* begin SUPPLIED DATA *

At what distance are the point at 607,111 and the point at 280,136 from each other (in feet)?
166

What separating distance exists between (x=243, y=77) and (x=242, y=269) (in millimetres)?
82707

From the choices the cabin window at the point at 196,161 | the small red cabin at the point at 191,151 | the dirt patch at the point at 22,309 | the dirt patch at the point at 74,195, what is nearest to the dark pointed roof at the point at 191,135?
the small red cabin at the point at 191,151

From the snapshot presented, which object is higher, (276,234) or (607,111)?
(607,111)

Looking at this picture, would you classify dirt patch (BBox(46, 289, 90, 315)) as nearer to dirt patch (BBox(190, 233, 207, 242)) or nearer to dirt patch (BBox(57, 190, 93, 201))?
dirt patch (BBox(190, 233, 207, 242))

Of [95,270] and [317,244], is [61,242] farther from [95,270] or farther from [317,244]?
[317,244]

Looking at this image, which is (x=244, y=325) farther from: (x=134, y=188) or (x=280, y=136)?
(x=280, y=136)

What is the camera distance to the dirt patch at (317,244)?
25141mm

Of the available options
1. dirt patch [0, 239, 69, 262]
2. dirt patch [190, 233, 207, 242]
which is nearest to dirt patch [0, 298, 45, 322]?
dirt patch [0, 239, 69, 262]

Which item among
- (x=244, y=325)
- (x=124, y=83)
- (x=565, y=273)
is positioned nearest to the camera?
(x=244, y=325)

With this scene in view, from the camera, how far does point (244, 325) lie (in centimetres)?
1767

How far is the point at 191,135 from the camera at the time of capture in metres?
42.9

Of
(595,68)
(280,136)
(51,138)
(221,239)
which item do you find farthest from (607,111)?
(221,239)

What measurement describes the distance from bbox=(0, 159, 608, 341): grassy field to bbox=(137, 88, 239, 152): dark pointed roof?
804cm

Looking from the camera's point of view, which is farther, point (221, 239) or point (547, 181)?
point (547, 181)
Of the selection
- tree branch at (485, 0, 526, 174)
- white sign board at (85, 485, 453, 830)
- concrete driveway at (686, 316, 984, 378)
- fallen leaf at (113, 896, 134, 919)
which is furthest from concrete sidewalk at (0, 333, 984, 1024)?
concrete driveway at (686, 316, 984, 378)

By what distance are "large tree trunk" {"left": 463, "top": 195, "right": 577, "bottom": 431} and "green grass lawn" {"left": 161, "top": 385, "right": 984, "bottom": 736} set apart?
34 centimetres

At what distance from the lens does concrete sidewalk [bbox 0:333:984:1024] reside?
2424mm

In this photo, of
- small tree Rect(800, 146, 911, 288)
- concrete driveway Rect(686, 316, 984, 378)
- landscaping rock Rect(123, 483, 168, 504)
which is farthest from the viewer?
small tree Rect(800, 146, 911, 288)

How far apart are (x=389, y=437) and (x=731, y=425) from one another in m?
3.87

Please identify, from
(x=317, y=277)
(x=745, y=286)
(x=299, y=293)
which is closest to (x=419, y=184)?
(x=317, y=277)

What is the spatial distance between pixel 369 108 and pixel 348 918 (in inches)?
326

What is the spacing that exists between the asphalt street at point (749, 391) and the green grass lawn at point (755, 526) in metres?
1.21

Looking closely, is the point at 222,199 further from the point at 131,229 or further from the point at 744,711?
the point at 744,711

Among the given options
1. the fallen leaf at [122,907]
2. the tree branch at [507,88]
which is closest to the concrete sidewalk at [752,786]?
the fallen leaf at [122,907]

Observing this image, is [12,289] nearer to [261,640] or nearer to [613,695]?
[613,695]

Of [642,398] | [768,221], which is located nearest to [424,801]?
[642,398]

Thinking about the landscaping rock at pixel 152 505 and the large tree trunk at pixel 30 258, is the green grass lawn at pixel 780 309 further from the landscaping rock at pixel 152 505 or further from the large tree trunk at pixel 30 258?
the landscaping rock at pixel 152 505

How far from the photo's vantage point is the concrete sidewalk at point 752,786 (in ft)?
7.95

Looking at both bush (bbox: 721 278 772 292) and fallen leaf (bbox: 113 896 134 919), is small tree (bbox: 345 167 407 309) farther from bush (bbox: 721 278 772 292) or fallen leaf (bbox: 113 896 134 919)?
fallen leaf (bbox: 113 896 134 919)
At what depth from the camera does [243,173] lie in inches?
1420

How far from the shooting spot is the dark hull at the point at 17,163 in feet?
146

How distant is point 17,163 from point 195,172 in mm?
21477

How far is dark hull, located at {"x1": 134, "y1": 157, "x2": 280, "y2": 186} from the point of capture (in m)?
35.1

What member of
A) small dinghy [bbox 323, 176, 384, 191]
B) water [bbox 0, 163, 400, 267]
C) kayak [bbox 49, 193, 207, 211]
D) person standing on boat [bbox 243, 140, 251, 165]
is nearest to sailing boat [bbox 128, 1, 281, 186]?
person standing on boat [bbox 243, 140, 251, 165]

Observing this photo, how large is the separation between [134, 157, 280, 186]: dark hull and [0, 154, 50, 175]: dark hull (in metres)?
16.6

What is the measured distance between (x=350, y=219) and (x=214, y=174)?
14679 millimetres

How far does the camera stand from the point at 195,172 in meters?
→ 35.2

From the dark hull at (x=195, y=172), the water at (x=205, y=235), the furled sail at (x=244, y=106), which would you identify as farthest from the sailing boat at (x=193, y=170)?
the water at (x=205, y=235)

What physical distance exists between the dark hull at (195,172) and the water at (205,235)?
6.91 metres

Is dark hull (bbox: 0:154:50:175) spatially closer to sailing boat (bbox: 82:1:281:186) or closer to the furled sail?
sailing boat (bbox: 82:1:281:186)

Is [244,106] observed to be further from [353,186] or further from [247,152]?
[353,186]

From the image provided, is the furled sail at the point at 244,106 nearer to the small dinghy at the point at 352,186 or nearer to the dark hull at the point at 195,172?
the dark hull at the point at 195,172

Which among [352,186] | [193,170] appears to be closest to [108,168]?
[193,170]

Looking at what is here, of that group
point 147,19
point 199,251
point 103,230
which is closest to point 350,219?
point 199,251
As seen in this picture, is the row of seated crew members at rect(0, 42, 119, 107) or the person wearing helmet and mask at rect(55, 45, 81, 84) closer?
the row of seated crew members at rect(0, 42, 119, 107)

* end SUPPLIED DATA *

### INSTRUCTION
Output every line of the rows above as a JSON list of strings, one string per line, omitting blank lines.

### SOLVED PROBLEM
[
  "At what distance are the point at 607,111 and the point at 280,136 from each other (in feet)?",
  "166",
  "What separating distance exists between (x=243, y=77) and (x=242, y=269) (in millimetres)?",
  "82707",
  "From the choices the cabin window at the point at 196,161 | the small red cabin at the point at 191,151 | the dirt patch at the point at 22,309 | the dirt patch at the point at 74,195, what is nearest to the dark pointed roof at the point at 191,135?",
  "the small red cabin at the point at 191,151",
  "From the snapshot presented, which object is higher, (276,234) or (607,111)?",
  "(607,111)",
  "Looking at this picture, would you classify dirt patch (BBox(46, 289, 90, 315)) as nearer to dirt patch (BBox(190, 233, 207, 242)) or nearer to dirt patch (BBox(57, 190, 93, 201))?",
  "dirt patch (BBox(190, 233, 207, 242))",
  "Of [95,270] and [317,244], is [61,242] farther from [95,270] or farther from [317,244]?",
  "[317,244]",
  "Looking at this image, which is (x=244, y=325) farther from: (x=134, y=188) or (x=280, y=136)?",
  "(x=280, y=136)",
  "What is the camera distance to the dirt patch at (317,244)?",
  "25141mm",
  "Of the available options",
  "1. dirt patch [0, 239, 69, 262]",
  "2. dirt patch [190, 233, 207, 242]",
  "which is nearest to dirt patch [0, 298, 45, 322]?",
  "dirt patch [0, 239, 69, 262]",
  "Which item among",
  "- (x=244, y=325)",
  "- (x=124, y=83)",
  "- (x=565, y=273)",
  "is positioned nearest to the camera?",
  "(x=244, y=325)",
  "With this scene in view, from the camera, how far does point (244, 325) lie (in centimetres)?",
  "1767",
  "How far is the point at 191,135 from the camera at the time of capture in metres?",
  "42.9",
  "Of",
  "(595,68)",
  "(280,136)",
  "(51,138)",
  "(221,239)",
  "which item do you find farthest from (607,111)?",
  "(221,239)",
  "What measurement describes the distance from bbox=(0, 159, 608, 341): grassy field to bbox=(137, 88, 239, 152): dark pointed roof?",
  "804cm",
  "Looking from the camera's point of view, which is farther, point (221, 239) or point (547, 181)?",
  "point (547, 181)",
  "Of the selection",
  "- tree branch at (485, 0, 526, 174)",
  "- white sign board at (85, 485, 453, 830)",
  "- concrete driveway at (686, 316, 984, 378)",
  "- fallen leaf at (113, 896, 134, 919)",
  "which is furthest from concrete sidewalk at (0, 333, 984, 1024)?",
  "concrete driveway at (686, 316, 984, 378)",
  "By what distance are \"large tree trunk\" {\"left\": 463, \"top\": 195, \"right\": 577, \"bottom\": 431} and \"green grass lawn\" {\"left\": 161, \"top\": 385, \"right\": 984, \"bottom\": 736} set apart?",
  "34 centimetres",
  "At what distance from the lens does concrete sidewalk [bbox 0:333:984:1024] reside?",
  "2424mm",
  "In this photo, of",
  "- small tree Rect(800, 146, 911, 288)",
  "- concrete driveway Rect(686, 316, 984, 378)",
  "- landscaping rock Rect(123, 483, 168, 504)",
  "which is farthest from the viewer?",
  "small tree Rect(800, 146, 911, 288)",
  "How far apart are (x=389, y=437) and (x=731, y=425) from one another in m?",
  "3.87",
  "Please identify, from",
  "(x=317, y=277)",
  "(x=745, y=286)",
  "(x=299, y=293)",
  "which is closest to (x=419, y=184)?",
  "(x=317, y=277)",
  "What is the spatial distance between pixel 369 108 and pixel 348 918 (in inches)?",
  "326",
  "What is the spacing that exists between the asphalt street at point (749, 391) and the green grass lawn at point (755, 526) in metres?",
  "1.21",
  "Looking closely, is the point at 222,199 further from the point at 131,229 or further from the point at 744,711?",
  "the point at 744,711",
  "Among the given options",
  "1. the fallen leaf at [122,907]",
  "2. the tree branch at [507,88]",
  "which is closest to the concrete sidewalk at [752,786]?",
  "the fallen leaf at [122,907]",
  "Observing this image, is [12,289] nearer to [261,640] or nearer to [613,695]?",
  "[613,695]",
  "Of [642,398] | [768,221], which is located nearest to [424,801]?",
  "[642,398]",
  "Thinking about the landscaping rock at pixel 152 505 and the large tree trunk at pixel 30 258, is the green grass lawn at pixel 780 309 further from the landscaping rock at pixel 152 505 or further from the large tree trunk at pixel 30 258?",
  "the landscaping rock at pixel 152 505",
  "How far from the photo's vantage point is the concrete sidewalk at point 752,786 (in ft)?",
  "7.95",
  "Looking at both bush (bbox: 721 278 772 292) and fallen leaf (bbox: 113 896 134 919), is small tree (bbox: 345 167 407 309) farther from bush (bbox: 721 278 772 292) or fallen leaf (bbox: 113 896 134 919)?",
  "fallen leaf (bbox: 113 896 134 919)",
  "At what depth from the camera does [243,173] lie in inches?",
  "1420",
  "How far from the shooting spot is the dark hull at the point at 17,163 in feet?",
  "146",
  "How distant is point 17,163 from point 195,172 in mm?",
  "21477",
  "How far is dark hull, located at {\"x1\": 134, \"y1\": 157, \"x2\": 280, \"y2\": 186} from the point of capture (in m)?",
  "35.1",
  "What member of",
  "A) small dinghy [bbox 323, 176, 384, 191]",
  "B) water [bbox 0, 163, 400, 267]",
  "C) kayak [bbox 49, 193, 207, 211]",
  "D) person standing on boat [bbox 243, 140, 251, 165]",
  "is nearest to sailing boat [bbox 128, 1, 281, 186]?",
  "person standing on boat [bbox 243, 140, 251, 165]",
  "Observing this photo, how large is the separation between [134, 157, 280, 186]: dark hull and [0, 154, 50, 175]: dark hull (in metres)?",
  "16.6",
  "What is the measured distance between (x=350, y=219) and (x=214, y=174)?",
  "14679 millimetres",
  "How far does the camera stand from the point at 195,172 in meters?",
  "→ 35.2",
  "From the dark hull at (x=195, y=172), the water at (x=205, y=235), the furled sail at (x=244, y=106), which would you identify as farthest from the sailing boat at (x=193, y=170)?",
  "the water at (x=205, y=235)",
  "What physical distance exists between the dark hull at (195,172) and the water at (205,235)?",
  "6.91 metres",
  "Is dark hull (bbox: 0:154:50:175) spatially closer to sailing boat (bbox: 82:1:281:186) or closer to the furled sail?",
  "sailing boat (bbox: 82:1:281:186)",
  "Is [244,106] observed to be further from [353,186] or further from [247,152]?",
  "[353,186]",
  "From the image provided, is the furled sail at the point at 244,106 nearer to the small dinghy at the point at 352,186 or nearer to the dark hull at the point at 195,172?",
  "the dark hull at the point at 195,172",
  "Which among [352,186] | [193,170] appears to be closest to [108,168]?",
  "[193,170]",
  "Looking at what is here, of that group",
  "point 147,19",
  "point 199,251",
  "point 103,230",
  "which is closest to point 350,219?",
  "point 199,251",
  "As seen in this picture, is the row of seated crew members at rect(0, 42, 119, 107) or the person wearing helmet and mask at rect(55, 45, 81, 84) closer?",
  "the row of seated crew members at rect(0, 42, 119, 107)"
]